Bovendien stimuleren ze de productie van rodopsine en verhogen ze de mate van regeneratie, waardoor ze de aanpassing van het oog aan het zicht in het donker verbeteren. Anthocyanen hebben ook ontstekingsremmende en antioxiderende eigenschappen.
De rijkste bronnen van anthocyanen zijn groenten en fruit zoals: appelbes, kersen, veenbessen, aardbeien, vlierbessen, druiven, kaasjeskruid, bosbessen, rode kool, bosbessen, bosbessen.
Luteïne en zeaxanthine
Het natuurlijke beschermingsfilter is het pigment van het netvlies en bestaat uit carotenoïden: plantaardige luteïne en zeaxanthine. Hoe werken ze? Aan de ene kant binden ze vrije radicalen (vergelijkbaar met vitamine-antioxidanten), aan de andere kant - ze absorberen elektromagnetische straling in het golflengtebereik van minder dan 400 nm en fungeren als een filter. Luteïne kan niet in het lichaam worden aangemaakt en moet via de voeding worden verstrekt. Het is vergelijkbaar met zeaxanthine, maar met het verschil dat het gedeeltelijk in het lichaam kan worden verkregen uit luteïne in eiwitten. Zoals uit talrijke wetenschappelijke studies blijkt, verhoogt een dieet dat rijk is aan groenten, vooral die met een donkergroene kleur, evenals maïs en granen, de bescherming van het netvlies aanzienlijk tegen de schadelijke effecten van zonnestraling (inclusief UV- en UVB-straling).

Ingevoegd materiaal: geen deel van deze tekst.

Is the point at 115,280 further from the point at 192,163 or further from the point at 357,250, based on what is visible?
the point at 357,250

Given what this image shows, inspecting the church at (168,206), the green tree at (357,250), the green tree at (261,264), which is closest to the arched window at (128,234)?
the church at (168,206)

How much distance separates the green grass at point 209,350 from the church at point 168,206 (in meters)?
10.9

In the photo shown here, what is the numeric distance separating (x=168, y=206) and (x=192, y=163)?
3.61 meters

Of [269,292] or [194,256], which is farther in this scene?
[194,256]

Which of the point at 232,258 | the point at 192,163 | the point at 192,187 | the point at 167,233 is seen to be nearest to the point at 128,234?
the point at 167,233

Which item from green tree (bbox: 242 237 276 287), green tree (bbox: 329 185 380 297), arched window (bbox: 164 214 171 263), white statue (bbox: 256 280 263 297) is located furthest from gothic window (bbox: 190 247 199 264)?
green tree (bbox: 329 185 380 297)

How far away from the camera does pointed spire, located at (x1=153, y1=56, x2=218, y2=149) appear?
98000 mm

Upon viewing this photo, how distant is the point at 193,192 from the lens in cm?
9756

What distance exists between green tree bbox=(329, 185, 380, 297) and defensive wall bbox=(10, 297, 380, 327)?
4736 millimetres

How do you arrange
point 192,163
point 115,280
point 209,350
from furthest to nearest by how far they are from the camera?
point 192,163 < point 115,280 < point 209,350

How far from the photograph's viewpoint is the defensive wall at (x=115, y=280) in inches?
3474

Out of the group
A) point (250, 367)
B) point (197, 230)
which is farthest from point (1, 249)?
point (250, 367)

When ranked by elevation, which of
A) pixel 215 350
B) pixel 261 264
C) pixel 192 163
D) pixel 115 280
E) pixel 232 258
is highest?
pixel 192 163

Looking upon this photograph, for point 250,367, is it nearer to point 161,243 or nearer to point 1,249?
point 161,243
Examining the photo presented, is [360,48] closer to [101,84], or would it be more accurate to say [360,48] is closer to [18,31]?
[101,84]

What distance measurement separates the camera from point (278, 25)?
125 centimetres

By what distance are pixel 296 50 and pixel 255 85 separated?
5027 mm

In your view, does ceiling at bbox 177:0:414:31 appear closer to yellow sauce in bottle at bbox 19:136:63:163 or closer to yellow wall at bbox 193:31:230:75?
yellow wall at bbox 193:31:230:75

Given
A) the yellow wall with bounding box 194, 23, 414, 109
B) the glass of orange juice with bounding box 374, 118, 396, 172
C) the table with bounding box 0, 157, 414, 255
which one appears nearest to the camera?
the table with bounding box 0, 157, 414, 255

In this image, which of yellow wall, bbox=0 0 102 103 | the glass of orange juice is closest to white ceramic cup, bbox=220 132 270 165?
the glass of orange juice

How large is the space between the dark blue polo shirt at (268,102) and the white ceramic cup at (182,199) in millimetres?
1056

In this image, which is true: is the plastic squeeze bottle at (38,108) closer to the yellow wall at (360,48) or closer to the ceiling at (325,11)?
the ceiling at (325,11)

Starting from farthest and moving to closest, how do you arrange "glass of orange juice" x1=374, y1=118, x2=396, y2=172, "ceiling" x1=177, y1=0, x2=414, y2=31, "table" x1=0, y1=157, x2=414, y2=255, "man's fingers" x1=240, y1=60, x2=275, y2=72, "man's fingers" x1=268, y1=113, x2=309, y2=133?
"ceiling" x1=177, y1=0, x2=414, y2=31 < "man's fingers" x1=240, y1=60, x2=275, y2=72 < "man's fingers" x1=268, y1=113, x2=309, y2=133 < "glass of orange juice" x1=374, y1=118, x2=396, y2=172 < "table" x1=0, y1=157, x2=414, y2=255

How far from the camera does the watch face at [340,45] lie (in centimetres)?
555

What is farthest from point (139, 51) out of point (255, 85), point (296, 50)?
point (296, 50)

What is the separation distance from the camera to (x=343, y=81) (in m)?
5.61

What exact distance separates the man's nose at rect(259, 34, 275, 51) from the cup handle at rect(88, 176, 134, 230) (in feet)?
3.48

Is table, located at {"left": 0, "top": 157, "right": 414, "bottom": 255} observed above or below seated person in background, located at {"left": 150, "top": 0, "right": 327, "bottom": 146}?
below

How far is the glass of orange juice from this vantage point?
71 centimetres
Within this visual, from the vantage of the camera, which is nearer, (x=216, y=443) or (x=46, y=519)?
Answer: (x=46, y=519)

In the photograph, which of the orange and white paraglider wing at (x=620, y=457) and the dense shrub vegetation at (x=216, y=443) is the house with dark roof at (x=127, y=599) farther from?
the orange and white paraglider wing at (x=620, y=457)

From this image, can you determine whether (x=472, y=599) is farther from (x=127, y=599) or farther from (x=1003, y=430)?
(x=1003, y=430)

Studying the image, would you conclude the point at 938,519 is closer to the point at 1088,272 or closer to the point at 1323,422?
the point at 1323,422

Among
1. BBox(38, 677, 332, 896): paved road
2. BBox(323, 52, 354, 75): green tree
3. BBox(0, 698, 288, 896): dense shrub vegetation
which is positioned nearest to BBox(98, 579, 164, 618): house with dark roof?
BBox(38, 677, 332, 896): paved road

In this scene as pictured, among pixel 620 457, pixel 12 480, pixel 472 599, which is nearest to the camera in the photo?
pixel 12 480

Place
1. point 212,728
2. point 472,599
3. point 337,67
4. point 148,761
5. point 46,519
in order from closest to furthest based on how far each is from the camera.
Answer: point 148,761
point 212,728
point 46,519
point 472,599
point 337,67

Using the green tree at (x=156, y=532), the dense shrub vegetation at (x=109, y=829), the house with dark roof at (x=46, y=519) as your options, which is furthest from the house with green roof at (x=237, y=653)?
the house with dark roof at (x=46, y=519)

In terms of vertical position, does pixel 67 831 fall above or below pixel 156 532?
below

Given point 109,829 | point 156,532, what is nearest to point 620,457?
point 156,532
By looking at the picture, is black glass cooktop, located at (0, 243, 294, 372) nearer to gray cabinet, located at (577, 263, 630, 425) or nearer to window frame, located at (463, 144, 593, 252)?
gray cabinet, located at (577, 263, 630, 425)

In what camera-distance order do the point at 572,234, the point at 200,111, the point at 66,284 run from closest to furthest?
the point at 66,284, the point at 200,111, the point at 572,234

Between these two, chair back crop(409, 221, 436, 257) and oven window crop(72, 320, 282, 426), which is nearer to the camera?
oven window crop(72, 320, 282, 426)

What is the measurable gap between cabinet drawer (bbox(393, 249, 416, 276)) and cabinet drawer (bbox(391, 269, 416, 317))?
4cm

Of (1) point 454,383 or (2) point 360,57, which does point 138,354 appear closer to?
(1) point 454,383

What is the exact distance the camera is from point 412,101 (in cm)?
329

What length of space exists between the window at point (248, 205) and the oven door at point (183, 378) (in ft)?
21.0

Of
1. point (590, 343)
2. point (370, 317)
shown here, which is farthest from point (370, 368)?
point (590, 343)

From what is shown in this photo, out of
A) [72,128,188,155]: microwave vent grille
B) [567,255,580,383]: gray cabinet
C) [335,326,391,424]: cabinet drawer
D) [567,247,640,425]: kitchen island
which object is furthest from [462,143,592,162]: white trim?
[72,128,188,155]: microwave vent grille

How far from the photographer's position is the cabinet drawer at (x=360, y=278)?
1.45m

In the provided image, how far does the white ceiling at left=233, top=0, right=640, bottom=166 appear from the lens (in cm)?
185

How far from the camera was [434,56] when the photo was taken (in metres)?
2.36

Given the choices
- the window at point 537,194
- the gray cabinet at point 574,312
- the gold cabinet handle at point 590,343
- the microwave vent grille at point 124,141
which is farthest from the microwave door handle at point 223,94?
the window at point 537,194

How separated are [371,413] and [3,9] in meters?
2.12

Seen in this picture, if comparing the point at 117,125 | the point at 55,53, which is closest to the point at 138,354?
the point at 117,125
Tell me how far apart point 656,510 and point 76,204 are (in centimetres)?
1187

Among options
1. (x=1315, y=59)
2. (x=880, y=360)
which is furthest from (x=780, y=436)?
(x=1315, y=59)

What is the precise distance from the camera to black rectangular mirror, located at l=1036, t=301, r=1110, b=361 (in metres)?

De rijkste aan luteïne zijn: boerenkool, groene peterselie en rauwe spinazie, maar ook broccoli, groene sla en erwten. De grootste hoeveelheden zeaxanthine zijn: maïs en granen, groene erwten in peulen, rauwe spinazie, groene sla, boerenkool en in kleinere hoeveelheden: broccoli, rauwe wortelen en erwten.